Records from a dataset:

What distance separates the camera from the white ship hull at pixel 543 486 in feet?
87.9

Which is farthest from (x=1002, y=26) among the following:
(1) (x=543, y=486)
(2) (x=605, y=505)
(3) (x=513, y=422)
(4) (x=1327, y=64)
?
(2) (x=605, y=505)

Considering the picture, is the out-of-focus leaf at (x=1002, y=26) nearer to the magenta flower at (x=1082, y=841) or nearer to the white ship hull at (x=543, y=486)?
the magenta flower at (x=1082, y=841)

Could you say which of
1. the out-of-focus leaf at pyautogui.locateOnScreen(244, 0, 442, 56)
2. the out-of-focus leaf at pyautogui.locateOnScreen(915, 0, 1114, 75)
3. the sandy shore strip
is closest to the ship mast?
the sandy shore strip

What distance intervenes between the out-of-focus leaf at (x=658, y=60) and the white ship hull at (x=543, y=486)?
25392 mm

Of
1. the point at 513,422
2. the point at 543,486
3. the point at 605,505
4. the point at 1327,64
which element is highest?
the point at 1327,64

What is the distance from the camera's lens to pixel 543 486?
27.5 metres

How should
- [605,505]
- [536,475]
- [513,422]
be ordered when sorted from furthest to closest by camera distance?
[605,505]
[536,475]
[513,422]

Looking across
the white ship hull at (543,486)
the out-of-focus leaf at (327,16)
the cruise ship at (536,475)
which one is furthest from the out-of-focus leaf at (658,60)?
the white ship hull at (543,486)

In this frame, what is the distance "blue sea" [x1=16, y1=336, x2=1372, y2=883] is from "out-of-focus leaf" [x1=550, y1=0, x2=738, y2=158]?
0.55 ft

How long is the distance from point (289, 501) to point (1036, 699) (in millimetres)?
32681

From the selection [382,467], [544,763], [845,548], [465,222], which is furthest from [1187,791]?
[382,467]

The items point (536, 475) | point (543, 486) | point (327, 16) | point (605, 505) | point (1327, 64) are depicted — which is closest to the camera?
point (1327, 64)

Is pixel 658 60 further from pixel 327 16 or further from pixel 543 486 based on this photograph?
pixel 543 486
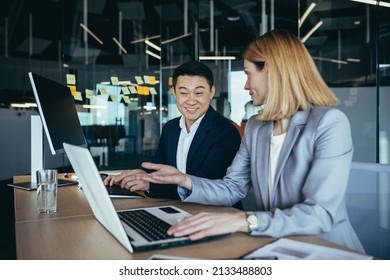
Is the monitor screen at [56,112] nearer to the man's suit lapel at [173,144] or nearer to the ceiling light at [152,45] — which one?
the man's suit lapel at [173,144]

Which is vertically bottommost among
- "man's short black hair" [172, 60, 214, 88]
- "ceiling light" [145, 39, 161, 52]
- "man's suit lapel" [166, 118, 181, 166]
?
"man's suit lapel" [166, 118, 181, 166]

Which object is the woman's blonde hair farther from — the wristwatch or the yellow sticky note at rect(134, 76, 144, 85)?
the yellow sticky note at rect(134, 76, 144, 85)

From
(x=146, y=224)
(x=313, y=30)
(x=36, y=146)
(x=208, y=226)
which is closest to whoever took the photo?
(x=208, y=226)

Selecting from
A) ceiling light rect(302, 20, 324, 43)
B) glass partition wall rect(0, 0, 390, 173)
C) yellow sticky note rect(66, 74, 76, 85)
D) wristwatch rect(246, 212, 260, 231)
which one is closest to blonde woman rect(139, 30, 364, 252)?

* [TASK DETAILS]:
Transcribe the records above verbatim. Do not carry over any picture.

* [THE RESPONSE]:
What distance separates the camera from the white ship hull at pixel 543 486 in feet?
87.9

Which is farthest from (x=1002, y=26) among the following:
(1) (x=543, y=486)
(2) (x=605, y=505)
(3) (x=513, y=422)
(4) (x=1327, y=64)
?
(2) (x=605, y=505)

Considering the picture, is the out-of-focus leaf at (x=1002, y=26) nearer to the magenta flower at (x=1082, y=841) or nearer to the white ship hull at (x=543, y=486)?
the magenta flower at (x=1082, y=841)

Could you say which of
1. the out-of-focus leaf at pyautogui.locateOnScreen(244, 0, 442, 56)
2. the out-of-focus leaf at pyautogui.locateOnScreen(915, 0, 1114, 75)
3. the sandy shore strip
is closest to the ship mast?
the sandy shore strip

What distance intervenes between the out-of-focus leaf at (x=658, y=60) and the white ship hull at (x=543, y=486)?
25392 mm

Of
1. the point at 513,422
2. the point at 543,486
3. the point at 605,505
4. the point at 1327,64
which element is highest?
the point at 1327,64

What is the distance from the camera's lens to pixel 543 486?
27.5 metres

How should
- [605,505]
- [536,475]
- [513,422]
be ordered when sorted from furthest to closest by camera distance?
[605,505]
[536,475]
[513,422]

Looking across
the white ship hull at (543,486)
the out-of-focus leaf at (327,16)
the cruise ship at (536,475)
which one is furthest from the out-of-focus leaf at (658,60)?
the white ship hull at (543,486)

In this frame, what is the distance "blue sea" [x1=16, y1=336, x2=1372, y2=883] is from "out-of-focus leaf" [x1=550, y1=0, x2=738, y2=158]?
0.55 ft

How long is the distance from point (289, 501) to point (1036, 699) (in millimetres)?
32681

From the selection [382,467], [544,763], [845,548], [465,222], which is furthest from [1187,791]?
[382,467]

The items point (536, 475) | point (543, 486) | point (327, 16) | point (605, 505) | point (1327, 64) are depicted — which is closest to the camera?
point (1327, 64)

Is pixel 658 60 further from pixel 327 16 or further from pixel 543 486 based on this photograph?
pixel 543 486
Is the monitor screen at [56,112] nearer to the man's suit lapel at [173,144] or nearer to the ceiling light at [152,45] — which one?
the man's suit lapel at [173,144]

Which is vertically bottommost among
- "man's short black hair" [172, 60, 214, 88]
- "ceiling light" [145, 39, 161, 52]
- "man's suit lapel" [166, 118, 181, 166]
?
"man's suit lapel" [166, 118, 181, 166]

Which object is the woman's blonde hair farther from — the wristwatch or the yellow sticky note at rect(134, 76, 144, 85)?
the yellow sticky note at rect(134, 76, 144, 85)

From
(x=146, y=224)
(x=313, y=30)
(x=36, y=146)
(x=208, y=226)
which is closest to whoever took the photo?
(x=208, y=226)

Selecting from
A) ceiling light rect(302, 20, 324, 43)
B) glass partition wall rect(0, 0, 390, 173)
C) yellow sticky note rect(66, 74, 76, 85)
D) wristwatch rect(246, 212, 260, 231)
which one is closest to blonde woman rect(139, 30, 364, 252)?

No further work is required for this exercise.